みちる草紙

2002年11月19日(火) 恋は水色 ねずみ色

今月から、Kさんが執行役員としてメンバーに加わり、歓迎の席が設けられた。
西麻布にあるこじゃれた創作料理の店が会場に選ばれ、個室を予約する。
社長行きつけの、割合お高い店であるのだが、近頃金回りの良くなった我が社は
接待はもとより「皆でちょっと飲もうか」という時さえ、わざわざカネのかかる店を利用する。

ベンチャーってこういうものなんだろうか、と訝りつつ、今やアタシの手元にある
“お疲れ一杯店リスト”は、政治家や芸能人もよく訪れるというベラボーな店ばかり。
こんな無駄遣いしてうちの会社いつまで持つのかしら、なんて危惧は口にするのも
野暮だといわんばかりの、アタシ以外はブルジョワ人な社員の面々…(-_-;)

全体会議のあとタクシーに分乗し『水色(すいしょく)』に着いた。一歩中に入ると
そこはディスコかバーか、はたまた夜の水族館と見紛うような、その名のとおり
揺らめくブルーにライトアップされた幻想的な空間であり、モデルみたいななりの
お兄ちゃん達が廊下のそこここに立って、微笑を浮かべ我々を個室へと誘導する。
先に通された社長を含む数人は既に、掘りごたつになった円卓にゆったり座を占め
後発隊を待ち受けていた。何だかバーのホステスになった気分だった。

例によって事業部長(女性)の自慢話が始まった。運悪く真横に座ったアタシに向かい
目利きの実績や錚々たる人脈を、酒が入り澱みのない滑舌でこれでもかと披露し出す。
他のメンバーは比較的控えめなのに、楽しい筈の無礼講の席でこの人だけなんでこう
仕事絡みの話(大半が自慢)を滔々とぶちあげて酒を不味くするのだろう。
アタシは適当に相槌を打ち料理に舌鼓を打ち、時々あくびを噛み殺しながら
彼女から逃れる瞬間を待ち構えていた。社長にフレよ、そういう話は(-"-;)
それが終わると、今度はすかさず一流ブランド品の薀蓄が始まる。自分をこの会社に
紹介したヘッドハンターを褒めちぎる。全ては彼女の自己アピールに直結する話題である。

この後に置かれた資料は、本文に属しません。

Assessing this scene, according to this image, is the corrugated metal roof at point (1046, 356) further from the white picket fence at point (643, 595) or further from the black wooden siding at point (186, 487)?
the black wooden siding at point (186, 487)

皆オトナだからか嫌な顔ひとつせず、ウンウンと感心した素振りで聞いているのだが
何かの拍子に別の話題が登場するとそちらを向いてしまうのは、退屈している証拠なのだ。
かつて社長職さえ務めたという輝かしいキャリアと知性を、こういったスノビッシュな
本性を露呈することで台無しにしてしまうのは、いかにも勿体ないことだと思うのだが
ご本人は意に介していないらしく、この手合いは人種が違うと考えることにした。

全員イケるクチなので、口当たりの良い高価なワインのボトルが次々と開けられる。
飲み干すと早速注ぎ足されるため、常になみなみ湛えたグラスをジュースのように
ごくごく空けなければならない。日本酒とチャンポンなので、悪酔いしてしまうのでは
ないかと不安だったが、指先まで痺れる酔いも、しばらくするとスッと引いてゆく。
酸味と悪酔いがイヤで、ワインは普段あまり飲まないのに、さすが良い酒は違うなぁ。
次は何を飲む?と訊かれてもビール党なのでよく分からず、自慢部長に倣ってみる。
“火中の栗”というお酒は、一杯幾らするのか知らないが、温燗の底にトロリとした
栗が沈んでいて、甘く美味しかった。この連中はこういう酒を飲みつけているのか…。

自慢部長の話の中にひとつだけ、大変興味深い話題が出たので書き出すことにする。
『夜寝てたらフッと目が覚めて、全身が硬直して全く動かないんです。
 そして掛け布団がフワ〜ッと浮くんですよ。そこから首筋や顔めがけて
 サーーッと暖かい風が吹いてくるんです。見ると顔の周りをラットがぞろぞろ
 走り回ってんの。落ち着け、私は科学者なんだ、幻覚だ、落ち着け…!
 でも思い起こせばその日、私はラットを実験で何十匹も潰していた!(笑)』

今回の主賓のKさんは、終始部長に圧倒されて、影の薄い聞き役に終わってしまった。
宴もお開きとなり、帰りは同じ方向なので、自慢部長と一緒のタクシーに乗り込む。
アタシはもっと幽霊ラットの話の続きが聞きたかったのだが、降りるまで部長は
運転手をも聞き手に回し、運転技術の自慢話だけを延々語らい続けたのであった。